*Excerpt to read*:
┄┄┄┄┄┄┄┄┄┄┄┄┄┄┄┄┄┄┄┄

In many ways, Bad Moms is a bog-standard throwaway comedy, complete with on-the-nose pop music, overlong riffing, and unnecessary slow motion. It's also impossible not to notice that this is a film made about women by two men, veterans of the Hangover franchise no less. The conflict is notably between two groups of women (Gwendolyn has Jada Pinkett-Smith and Annie Mumolo on her squad) instead of between genders. Instead of being mad at each other and their different visions, maybe Amy's group and Gwendolyn's group could've turned some of that ire on their male husbands or partners, as Lucas and Moore make the very conscious choice to keep all men out of the large PTA scenes.
Despite the perfunctory nature of the filmmaking and some major overlooked conflicts, Lucas and Moore do occasionally break through with some profundity and emotion. Amy gives a resonant monologue to her son (Emjay Anthony) about how much she was crippling him by doing all his homework and shielding him from failure. Amy, Kiki, and Carla are desperate for female friendship, which for Amy and Kiki is the first thing to go when their kids are born while harsh norms of behavior make Carla a pariah. It's never in doubt that they love their children, but they also lament the death of their old lives. Bad Moms is not a nuanced film when it's blasting empowerment pop during Amy's campaign, but a rare contradiction is being communicated here, one that adds depth where little was expected.

┄┄┄┄┄┄┄┄┄┄┄┄┄┄┄┄┄┄┄┄

(Saved entries)
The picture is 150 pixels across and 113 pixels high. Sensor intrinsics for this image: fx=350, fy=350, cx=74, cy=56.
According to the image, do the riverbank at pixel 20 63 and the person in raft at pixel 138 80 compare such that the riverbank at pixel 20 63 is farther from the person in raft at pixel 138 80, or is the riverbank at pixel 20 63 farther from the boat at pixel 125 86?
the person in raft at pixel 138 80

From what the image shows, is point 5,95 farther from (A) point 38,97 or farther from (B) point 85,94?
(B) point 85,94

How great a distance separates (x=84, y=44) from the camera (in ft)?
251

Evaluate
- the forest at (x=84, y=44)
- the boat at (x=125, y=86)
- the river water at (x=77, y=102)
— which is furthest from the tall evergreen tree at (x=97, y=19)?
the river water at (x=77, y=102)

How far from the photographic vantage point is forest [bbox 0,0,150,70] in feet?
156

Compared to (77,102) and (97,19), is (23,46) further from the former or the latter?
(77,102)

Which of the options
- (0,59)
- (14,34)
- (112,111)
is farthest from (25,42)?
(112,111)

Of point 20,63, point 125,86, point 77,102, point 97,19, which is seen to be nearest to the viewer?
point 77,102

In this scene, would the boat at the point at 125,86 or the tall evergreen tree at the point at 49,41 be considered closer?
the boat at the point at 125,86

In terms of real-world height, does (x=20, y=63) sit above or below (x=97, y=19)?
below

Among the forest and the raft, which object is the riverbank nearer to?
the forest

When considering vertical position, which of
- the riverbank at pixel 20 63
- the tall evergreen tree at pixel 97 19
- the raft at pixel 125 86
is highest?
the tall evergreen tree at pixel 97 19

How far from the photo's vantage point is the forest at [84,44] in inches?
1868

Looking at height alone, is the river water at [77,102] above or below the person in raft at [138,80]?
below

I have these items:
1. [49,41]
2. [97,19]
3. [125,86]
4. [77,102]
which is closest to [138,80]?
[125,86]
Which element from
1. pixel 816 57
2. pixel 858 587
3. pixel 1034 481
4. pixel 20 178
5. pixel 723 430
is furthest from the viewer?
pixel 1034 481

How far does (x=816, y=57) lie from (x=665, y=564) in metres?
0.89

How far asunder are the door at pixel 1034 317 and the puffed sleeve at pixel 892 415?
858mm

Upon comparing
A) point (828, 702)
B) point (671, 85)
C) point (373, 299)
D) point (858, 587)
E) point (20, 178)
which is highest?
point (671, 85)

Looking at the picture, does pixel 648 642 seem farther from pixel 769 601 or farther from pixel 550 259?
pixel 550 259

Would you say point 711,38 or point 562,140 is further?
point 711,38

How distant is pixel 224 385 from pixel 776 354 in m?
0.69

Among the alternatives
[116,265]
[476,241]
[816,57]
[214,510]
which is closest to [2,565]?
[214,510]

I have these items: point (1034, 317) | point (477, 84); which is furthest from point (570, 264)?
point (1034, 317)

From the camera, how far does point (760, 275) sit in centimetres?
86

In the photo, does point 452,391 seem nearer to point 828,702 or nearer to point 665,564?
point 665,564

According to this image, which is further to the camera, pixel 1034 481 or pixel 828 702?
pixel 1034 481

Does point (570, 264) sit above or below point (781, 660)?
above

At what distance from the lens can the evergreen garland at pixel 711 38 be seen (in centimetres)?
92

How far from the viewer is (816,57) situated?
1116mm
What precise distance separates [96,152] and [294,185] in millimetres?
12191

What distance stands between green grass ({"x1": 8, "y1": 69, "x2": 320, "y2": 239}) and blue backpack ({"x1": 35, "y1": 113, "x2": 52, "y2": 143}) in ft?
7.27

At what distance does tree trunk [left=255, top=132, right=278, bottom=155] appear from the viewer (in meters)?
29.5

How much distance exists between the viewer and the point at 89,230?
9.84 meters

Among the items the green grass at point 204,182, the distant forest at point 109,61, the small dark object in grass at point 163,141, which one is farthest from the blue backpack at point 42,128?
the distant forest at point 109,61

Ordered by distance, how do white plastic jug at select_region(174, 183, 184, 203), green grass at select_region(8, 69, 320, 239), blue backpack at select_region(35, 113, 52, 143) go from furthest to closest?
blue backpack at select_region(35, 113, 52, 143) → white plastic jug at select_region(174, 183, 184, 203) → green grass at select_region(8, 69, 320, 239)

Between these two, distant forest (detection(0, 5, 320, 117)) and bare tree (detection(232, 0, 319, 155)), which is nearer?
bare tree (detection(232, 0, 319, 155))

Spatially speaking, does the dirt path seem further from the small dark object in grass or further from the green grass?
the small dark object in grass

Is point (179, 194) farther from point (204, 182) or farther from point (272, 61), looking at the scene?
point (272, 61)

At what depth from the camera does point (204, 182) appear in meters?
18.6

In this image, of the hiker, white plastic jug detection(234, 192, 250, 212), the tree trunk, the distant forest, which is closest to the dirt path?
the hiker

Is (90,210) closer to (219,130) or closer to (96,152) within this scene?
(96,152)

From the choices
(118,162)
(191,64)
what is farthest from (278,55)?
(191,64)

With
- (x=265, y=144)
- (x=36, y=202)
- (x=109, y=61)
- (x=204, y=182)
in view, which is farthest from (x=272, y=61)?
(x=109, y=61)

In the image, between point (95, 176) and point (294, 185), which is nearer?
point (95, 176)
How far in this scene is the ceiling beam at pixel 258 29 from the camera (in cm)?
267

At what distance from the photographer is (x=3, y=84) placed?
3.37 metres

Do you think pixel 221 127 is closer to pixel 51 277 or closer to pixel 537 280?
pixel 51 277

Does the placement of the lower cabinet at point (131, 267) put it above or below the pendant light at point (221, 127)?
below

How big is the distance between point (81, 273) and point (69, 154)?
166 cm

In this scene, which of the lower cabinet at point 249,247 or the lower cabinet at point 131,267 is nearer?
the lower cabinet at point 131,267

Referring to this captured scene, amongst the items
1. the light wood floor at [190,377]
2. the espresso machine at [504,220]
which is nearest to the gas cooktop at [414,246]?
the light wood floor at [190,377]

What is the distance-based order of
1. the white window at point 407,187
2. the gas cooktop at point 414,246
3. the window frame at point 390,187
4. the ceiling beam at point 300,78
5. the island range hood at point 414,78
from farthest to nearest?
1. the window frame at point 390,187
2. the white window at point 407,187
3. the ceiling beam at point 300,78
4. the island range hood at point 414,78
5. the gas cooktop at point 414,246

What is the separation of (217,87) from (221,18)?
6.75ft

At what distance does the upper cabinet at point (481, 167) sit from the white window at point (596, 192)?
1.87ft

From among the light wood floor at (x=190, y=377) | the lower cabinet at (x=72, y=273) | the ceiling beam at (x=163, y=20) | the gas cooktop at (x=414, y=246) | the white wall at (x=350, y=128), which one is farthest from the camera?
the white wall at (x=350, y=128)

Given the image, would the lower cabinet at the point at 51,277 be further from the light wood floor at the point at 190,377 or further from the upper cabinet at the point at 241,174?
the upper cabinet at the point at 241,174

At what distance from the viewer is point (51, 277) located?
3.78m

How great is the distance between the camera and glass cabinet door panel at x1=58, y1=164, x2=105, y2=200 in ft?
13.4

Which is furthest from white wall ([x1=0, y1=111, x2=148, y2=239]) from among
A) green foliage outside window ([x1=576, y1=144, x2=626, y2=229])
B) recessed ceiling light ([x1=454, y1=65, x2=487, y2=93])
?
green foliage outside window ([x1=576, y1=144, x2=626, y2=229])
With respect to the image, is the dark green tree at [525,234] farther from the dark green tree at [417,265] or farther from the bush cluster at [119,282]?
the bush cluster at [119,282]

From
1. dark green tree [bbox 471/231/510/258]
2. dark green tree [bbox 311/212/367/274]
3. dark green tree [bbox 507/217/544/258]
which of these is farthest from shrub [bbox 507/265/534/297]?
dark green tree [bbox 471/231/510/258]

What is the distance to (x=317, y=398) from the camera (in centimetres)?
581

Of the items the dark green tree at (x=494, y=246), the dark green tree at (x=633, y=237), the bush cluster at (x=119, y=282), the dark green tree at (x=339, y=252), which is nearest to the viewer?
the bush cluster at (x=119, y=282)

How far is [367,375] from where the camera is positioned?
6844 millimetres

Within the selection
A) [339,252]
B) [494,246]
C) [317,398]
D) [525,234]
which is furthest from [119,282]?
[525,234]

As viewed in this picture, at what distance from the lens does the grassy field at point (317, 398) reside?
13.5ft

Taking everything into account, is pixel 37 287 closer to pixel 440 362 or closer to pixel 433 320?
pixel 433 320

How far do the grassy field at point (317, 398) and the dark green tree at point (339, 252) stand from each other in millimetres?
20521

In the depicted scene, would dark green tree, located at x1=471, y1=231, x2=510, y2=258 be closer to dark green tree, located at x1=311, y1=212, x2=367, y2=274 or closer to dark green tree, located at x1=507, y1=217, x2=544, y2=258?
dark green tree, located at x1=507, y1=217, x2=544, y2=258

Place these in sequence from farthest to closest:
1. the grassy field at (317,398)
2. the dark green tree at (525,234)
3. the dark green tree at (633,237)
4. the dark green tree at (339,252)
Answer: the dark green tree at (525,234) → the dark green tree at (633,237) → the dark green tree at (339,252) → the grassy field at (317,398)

┄┄┄┄┄┄┄┄┄┄┄┄┄┄┄┄┄┄┄┄

*Request 1*:
Render this sentence from the Bad Moms review into Spanish: "It's never in doubt that they love their children, but they also lament the death of their old lives."
*Request 2*:
Report how many lines of the records contain the string "bare", treating uppercase and lowercase as different. Give only the number.

*Exercise answer 1*:
Nunca se duda de que aman a sus hijos, pero también lamentan la muerte de sus antiguas vidas.

*Exercise answer 2*:
2